(Data provided begins)

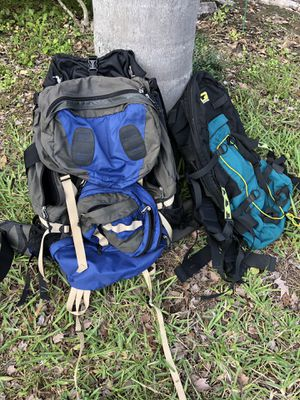 Hiking / Backpacking packs for Sale in Orlando, FL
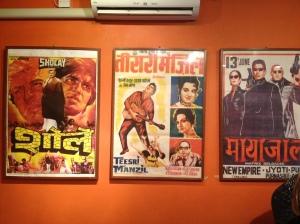 Kati Roll Bollywood Posters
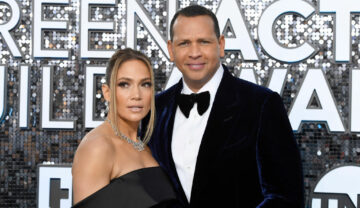 Jennifer Lopez și Alex Rodriguez la Screen Actors Guild Awards, pe covorul roșu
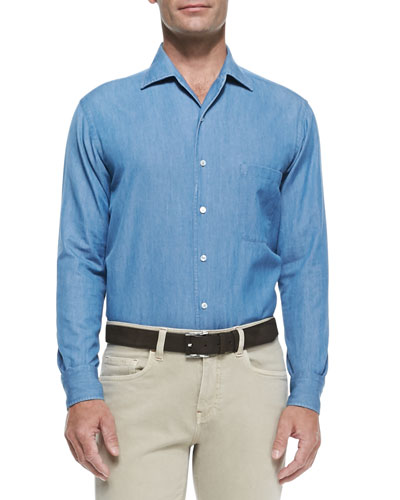 Loro Piana Andre Denim Button-Down Shirt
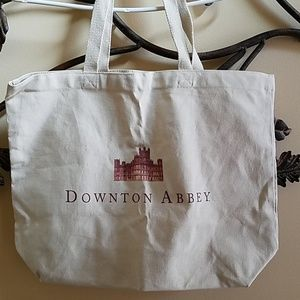 NEVER USED Downton Abbey Canvas Tote Large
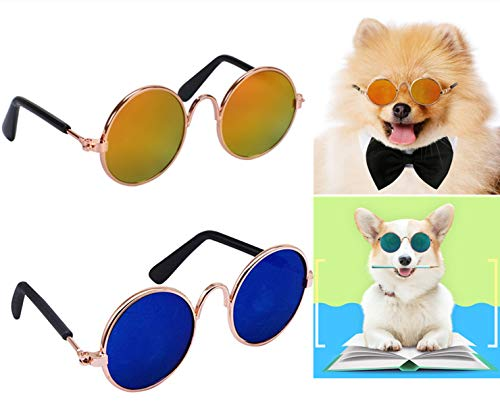 YIMUMU Cat Dog Sunglasses Classic Retro Circular Metal Glasses for Cats Puppy Pet Eye-wear for Funny Cosplay Toys Costume Photos Props, 2 Pcs Review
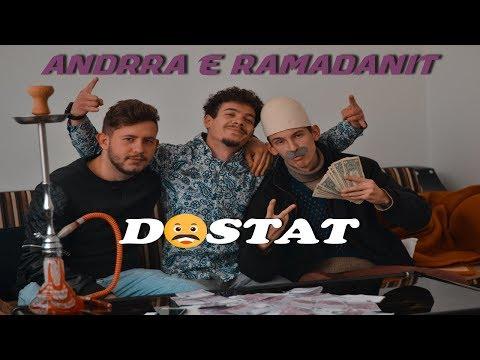 Humor 2019 Dostat - Andrra e Ramadanit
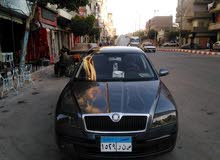 For sale Used Octavia - Automatic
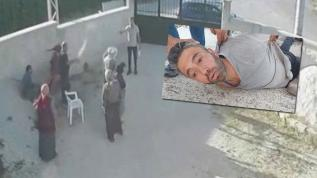Konya'daki katliamda yeni detaylar ortaya çıktı! Kendisini 'belediye çalışanı' olarak tanıtmış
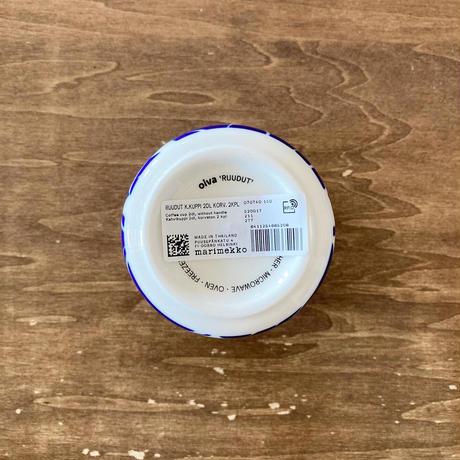 marimekko Ruudut コーヒーカップセット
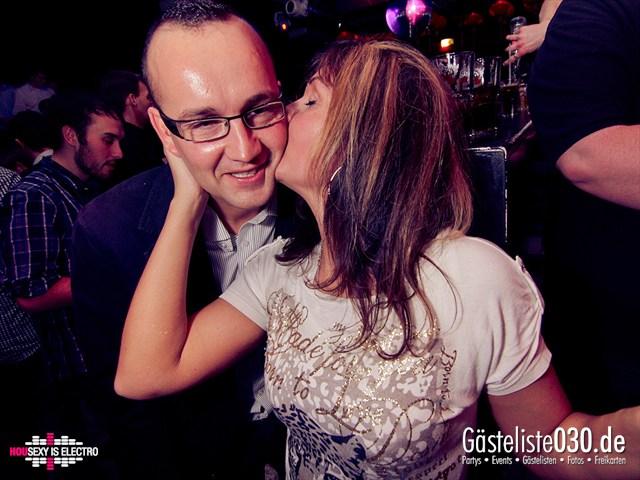 https://www.gaesteliste030.de/Partyfoto #20 China Lounge Berlin vom 16.12.2011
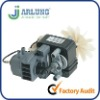 Motor for Compressor Nebulizer
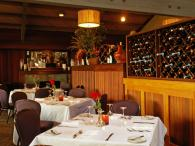 The dining room at the Bay View Restaurant at Inn at the Tides Photo 4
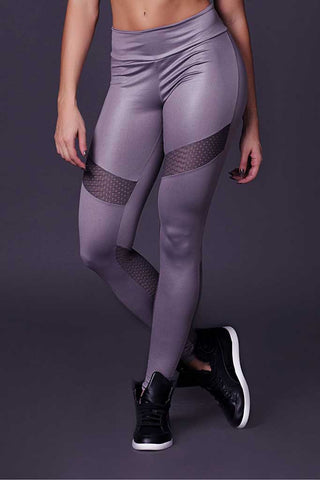 Gray Cirre Meshed Chains Gym Tights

(Data provided ends)

#### [Task directions]
The result should be every line of the data, reproduced exactly, with the images removed.

#### [Task solution]
 Hiking / Backpacking packs for Sale in Orlando, FL
 Kati Roll Bollywood Posters
 Jennifer Lopez și Alex Rodriguez la Screen Actors Guild Awards, pe covorul roșu
 Loro Piana Andre Denim Button-Down Shirt
 NEVER USED Downton Abbey Canvas Tote Large
 YIMUMU Cat Dog Sunglasses Classic Retro Circular Metal Glasses for Cats Puppy Pet Eye-wear for Funny Cosplay Toys Costume Photos Props, 2 Pcs Review
 Humor 2019 Dostat - Andrra e Ramadanit
 For sale Used Octavia - Automatic
Konya'daki katliamda yeni detaylar ortaya çıktı! Kendisini 'belediye çalışanı' olarak tanıtmış
 marimekko Ruudut コーヒーカップセット
 https://www.gaesteliste030.de/Partyfoto #20 China Lounge Berlin vom 16.12.2011
 Motor for Compressor Nebulizer
 The dining room at the Bay View Restaurant at Inn at the Tides Photo 4
 Gray Cirre Meshed Chains Gym Tights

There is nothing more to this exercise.